Sanayi üretiminin gerilemesine paralel olarak, eski işçi sınıfının belkemiğini oluşturan mavi yakalı işçiler, bugün hâlâ işçi sınıfının önemli bir kısmını oluşturmakla birlikte sayısal oran olarak işçi sınıfının esasını oluşturmaktan çıkmıştır. Geleneksel işçi semtlerinde (Alibeyköy gibi) yaşayan bu kesim, sendikal mücadelelerle önemli ayrıcalıklar elde etmiştir ve bugün bu ayrıcalıklarını koruma mücadelesi vermektedir. Bu mücadeleyi verirken, ekonomik istikrarı bozacak ve kendi durumunu da istikrarsızlaştıracak çetin mücadelelere girmemeye özen göstermektedir. Elbette sendikalarını bir kalkan olarak savunmaktadır ama bu kalkanı, çok sıkışmadıkça siyasi iktidara karşı kullanmaktan yana değildir. Siyasi tutumu, kültürel yapısıyla da bağlantılı bir şekilde, ağırlıklı olarak siyasi iktidardan yanadır. Mavi yakalı işçilerin Gezi’ye fazla destek vermemesinin ve kendi oturduğu geleneksel semtlerinden iktidar partisi AKP’ye daha çok oy çıkmasının sebebi bu olsa gerek. Bu bağlamda, sınıfın beyaz yakalı kesimiyle mavi yakalı kesiminin karşı karşıya geldiğini söyleyebiliriz.

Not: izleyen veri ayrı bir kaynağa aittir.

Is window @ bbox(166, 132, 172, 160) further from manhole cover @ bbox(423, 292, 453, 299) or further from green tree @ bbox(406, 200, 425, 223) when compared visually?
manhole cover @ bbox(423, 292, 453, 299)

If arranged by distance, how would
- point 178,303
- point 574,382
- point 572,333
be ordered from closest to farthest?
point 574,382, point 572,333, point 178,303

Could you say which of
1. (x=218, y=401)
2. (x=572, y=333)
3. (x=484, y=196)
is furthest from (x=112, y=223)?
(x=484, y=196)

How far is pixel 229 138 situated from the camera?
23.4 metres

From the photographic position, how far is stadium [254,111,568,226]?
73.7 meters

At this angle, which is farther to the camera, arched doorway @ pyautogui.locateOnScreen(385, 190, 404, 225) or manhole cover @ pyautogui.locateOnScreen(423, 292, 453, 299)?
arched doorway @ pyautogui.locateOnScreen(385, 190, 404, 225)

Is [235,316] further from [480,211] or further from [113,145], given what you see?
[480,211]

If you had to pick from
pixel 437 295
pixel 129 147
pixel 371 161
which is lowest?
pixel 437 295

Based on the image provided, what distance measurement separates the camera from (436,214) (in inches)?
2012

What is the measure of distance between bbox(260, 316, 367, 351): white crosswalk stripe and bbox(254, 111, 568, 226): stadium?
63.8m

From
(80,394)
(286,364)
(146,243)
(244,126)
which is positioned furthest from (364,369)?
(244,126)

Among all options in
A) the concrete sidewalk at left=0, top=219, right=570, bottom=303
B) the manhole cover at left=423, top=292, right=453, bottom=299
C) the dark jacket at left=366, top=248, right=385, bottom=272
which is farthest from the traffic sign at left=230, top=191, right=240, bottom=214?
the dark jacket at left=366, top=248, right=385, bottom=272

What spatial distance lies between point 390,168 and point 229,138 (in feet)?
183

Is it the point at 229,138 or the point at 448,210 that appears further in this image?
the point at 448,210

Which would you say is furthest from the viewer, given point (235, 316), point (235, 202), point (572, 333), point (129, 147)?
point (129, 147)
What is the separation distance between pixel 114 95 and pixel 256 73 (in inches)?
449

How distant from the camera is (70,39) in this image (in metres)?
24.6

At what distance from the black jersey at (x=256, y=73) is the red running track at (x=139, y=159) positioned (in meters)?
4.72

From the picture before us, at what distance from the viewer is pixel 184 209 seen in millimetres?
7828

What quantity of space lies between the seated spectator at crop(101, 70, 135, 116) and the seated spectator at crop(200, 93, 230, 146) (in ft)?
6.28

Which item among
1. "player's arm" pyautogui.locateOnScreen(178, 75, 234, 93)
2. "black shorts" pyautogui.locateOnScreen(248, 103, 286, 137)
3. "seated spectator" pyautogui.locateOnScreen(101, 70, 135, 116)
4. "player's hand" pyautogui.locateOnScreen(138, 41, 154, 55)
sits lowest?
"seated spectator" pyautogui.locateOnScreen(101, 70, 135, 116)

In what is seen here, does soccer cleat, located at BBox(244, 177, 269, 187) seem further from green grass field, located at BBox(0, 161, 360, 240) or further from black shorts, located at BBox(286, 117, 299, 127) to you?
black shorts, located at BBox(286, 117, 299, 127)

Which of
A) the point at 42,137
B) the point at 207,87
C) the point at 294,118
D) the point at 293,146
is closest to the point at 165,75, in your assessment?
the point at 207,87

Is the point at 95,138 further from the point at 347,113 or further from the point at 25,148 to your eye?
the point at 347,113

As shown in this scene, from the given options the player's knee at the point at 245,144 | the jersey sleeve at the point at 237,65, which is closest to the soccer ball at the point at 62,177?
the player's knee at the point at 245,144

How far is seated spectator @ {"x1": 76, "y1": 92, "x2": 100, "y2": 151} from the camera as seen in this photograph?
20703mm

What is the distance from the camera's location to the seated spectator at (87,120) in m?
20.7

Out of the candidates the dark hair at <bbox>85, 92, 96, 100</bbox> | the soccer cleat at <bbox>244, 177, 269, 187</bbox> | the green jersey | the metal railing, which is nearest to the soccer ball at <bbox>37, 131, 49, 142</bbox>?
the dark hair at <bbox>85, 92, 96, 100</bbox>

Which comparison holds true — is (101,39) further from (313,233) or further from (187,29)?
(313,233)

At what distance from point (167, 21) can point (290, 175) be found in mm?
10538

Ne var ki, bu karşı karşıya gelmede mavi yakalı işçiler yalnız değildir. Sınıfın içinde onların bir müttefiki daha vardır: Yakasız işçiler. Sanmıyorum ki bu deyim benden önce kullanılmış olsun, “yakasız işçiler”, kültürel olarak mavi yakalılara daha yakın olsalar da, ekonomik bakımdan, işçi sınıfının her iki kesimiyle de karşılaştırılamayacak ölçüde yoksul bölümünü oluştururlar. Bu kesim, yalnızca işçi sınıfının değil, toplumun da kenarlarında ve diplerinde, yani “uçurumun kenarında”, yoksulluk sınırında, asgari ücretle yaşamaya çalışan iş güvencesiz, sigortasız, tekstil işçileri, gündelikçiler, kenar semt kapıcıları, zengin sitelerde ya da işyerlerinde güvenlik görevlisi olarak çalışanlar, özel hastane hademeleri, günübirlik iş arayanlar, işsizler, seyyar satıcılar vb.’dir. Yaşadıkları semtler, büyük kentlerin dışa doğru genişleyen varoşlarıdır. Büyük bir kentte yaşamaktadırlar ama ne kültürel durumları ne de ücretleri bu büyük kentte yaşamalarını algılamaya olanak verir. Ezilmişin de ezilmişidirler. Borç harç içinde yaşayıp giderler. En büyük kaygıları, ekonominin daha da kötüye gidip bugünkü yoksul yaşam olanaklarının bile ellerinden kayıp gitmesidir. Bu yüzden bugün, ekonomik istikrarı koruduğunu ve kendilerine sosyal yardım sağladığını düşündükleri AKP’yi desteklemekte ve istikrarı bozduğunu düşündükleri beyaz yakalılara öfkelenmektedirler.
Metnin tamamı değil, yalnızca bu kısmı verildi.